[PASSAGE PROVIDED — start]
China WFOE formation lawyersNot sure why (China government arrest quotas?), but at the end of every year, my law firm always gets a slew of emails and phone calls from foreigners in big trouble in China. In past years the trouble has mostly involved unpaid taxes, usually with the following sort of scenario:

Foreigner (disproportionately Northern European) calls to say that they are in their home country for the holidays and they have learned that the “tax man” has come by and is extremely unhappy about the company not having reported all of its China earnings. The person wants to know whether it is safe for him (it has 100% of the time been a male) to return to China. Three more minutes of talking reveals that this company has not even come close to paying its China taxes and the person on the other end of the line “justifies” this by saying his Chinese accountant told him that “nobody pays these taxes.” I very dispassionately tell this person that I don’t know what percentage of foreign companies pay their China taxes, but that the China attorneys at my firm advice all our clients to pay all their taxes and that is in large part because China LOVES going after foreign companies that don’t pay all their taxes AND has gotten really good at catching those that don’t. I then tell him that he absolutely should not go back to China unless and until his company has cleared up all back taxes, with interest and with penalties. I got only one such phone call (so far) this year.
[PASSAGE PROVIDED — finish]
● **ASSIGNED TASK**
Please carry on the law firm's post about foreigners in trouble with China over unpaid taxes, starting right after its final sentence.
[DATASET EXTRACT — start]
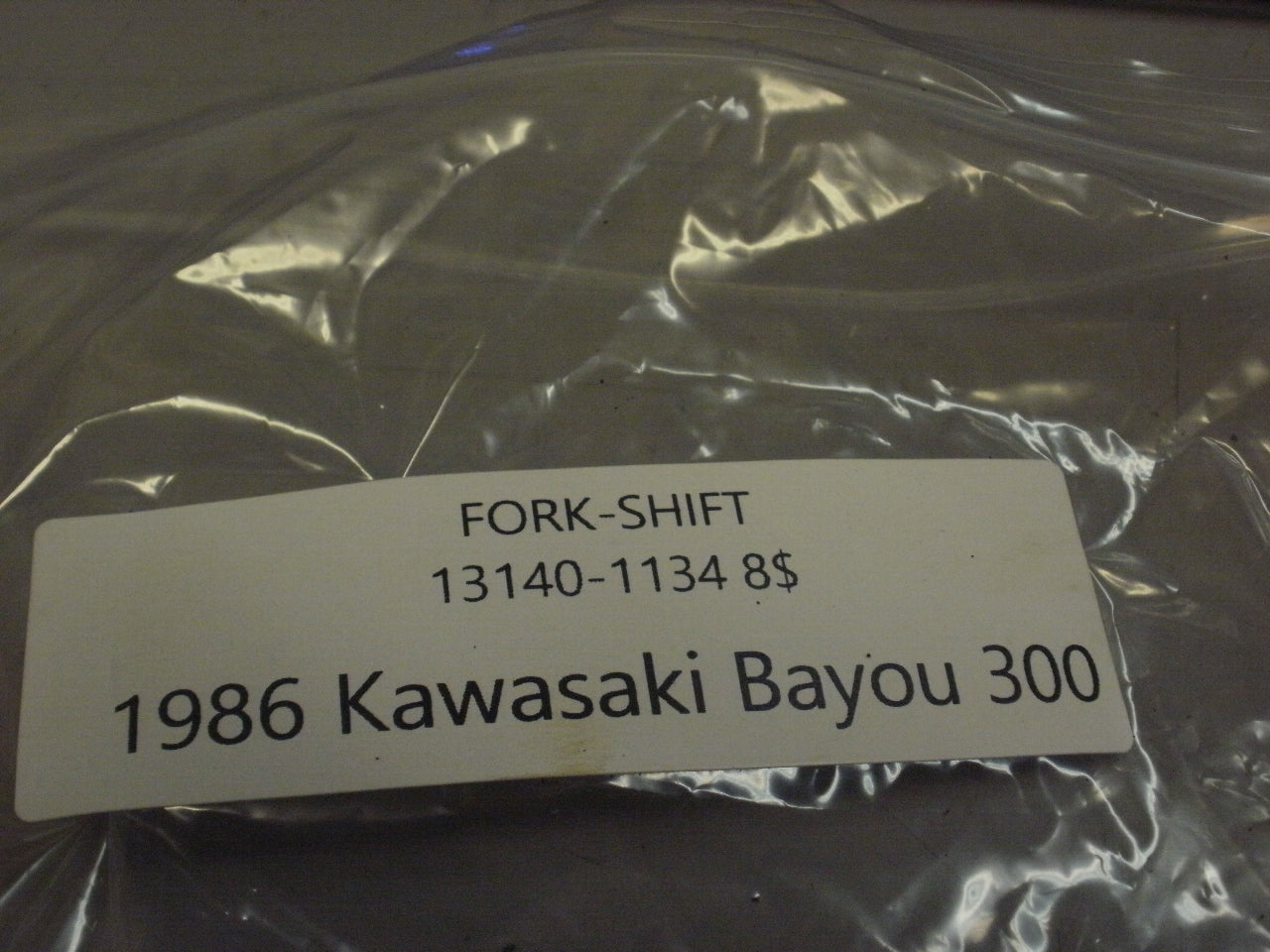 1986 KAWASAKI BAYOU 300 FORK SHIFT 13140-1134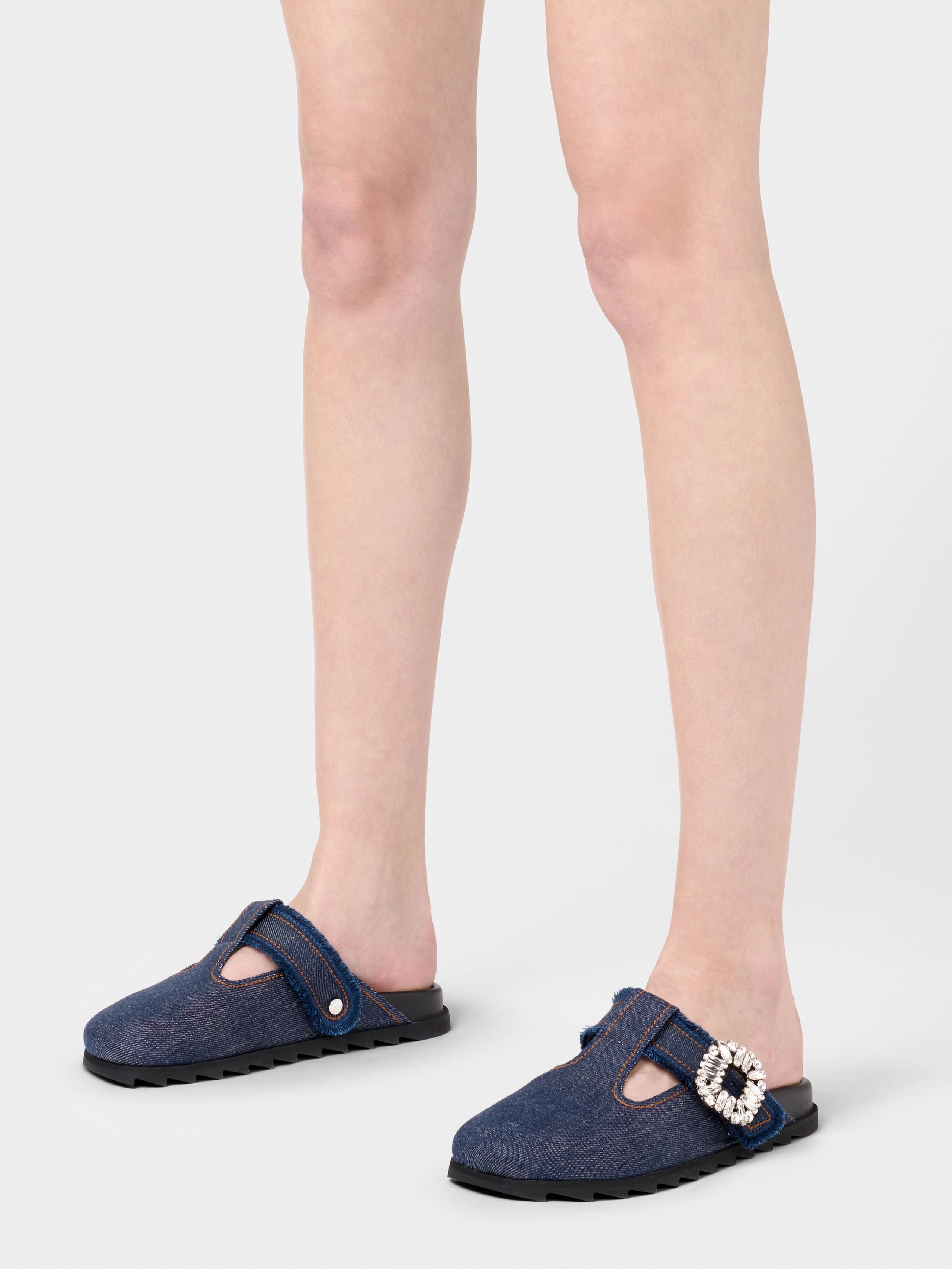 Slidy Viv' Mules in denim - 8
[DATASET EXTRACT — finish]
● **EXPECTED ANSWER**
No, this seems to be the year of the busted (pun intended) China WFOE, as we have received one email on this, one Facebook communication (on our China Law Blog Facebook Page), and one phone call. Vaguely summarized, these are two people who were . arrested and put in jail for about ten days and then released and told not to leave their city and one person who was visited by the police and told not to leave his city. All are being “questioned” about doing business in China without a WFOE. Doing Business in China Without a WFOE: Will the Defendant Please Rise. Hard to tell exactly what is going on with any of the three. One vehemently claimed he had paid someone to form a WFOE for him and that person had said he had in fact formed the WFOE, and yet the police said he had no WFOE. So it appears he was scammed. The other weakly claimed he “thought” he had formed a WFOE but my sense is that he never did and now the chickens were coming home to roost for him.

The third one was the most interesting, because he insisted that he had formed a WFOE with a “legitimate” entity formation company but it appeared that company had formed the WFOE as a consulting WFOE and this company (with 18 employees) clearly should not have been a consulting WFOE. I do not know if the entity formation company duped this person by forming the company as a consulting WFOE (this is not uncommon because these are typically the easiest and fastest WFOE to form), knowing it did not really qualify under that scope, or if the foreign company had started out as consulting WFOE and then morphed into something else and then failed to alert the Chinese government, as required. This was the person who was never imprisoned. See Forming a China WFOE: Scope is Key.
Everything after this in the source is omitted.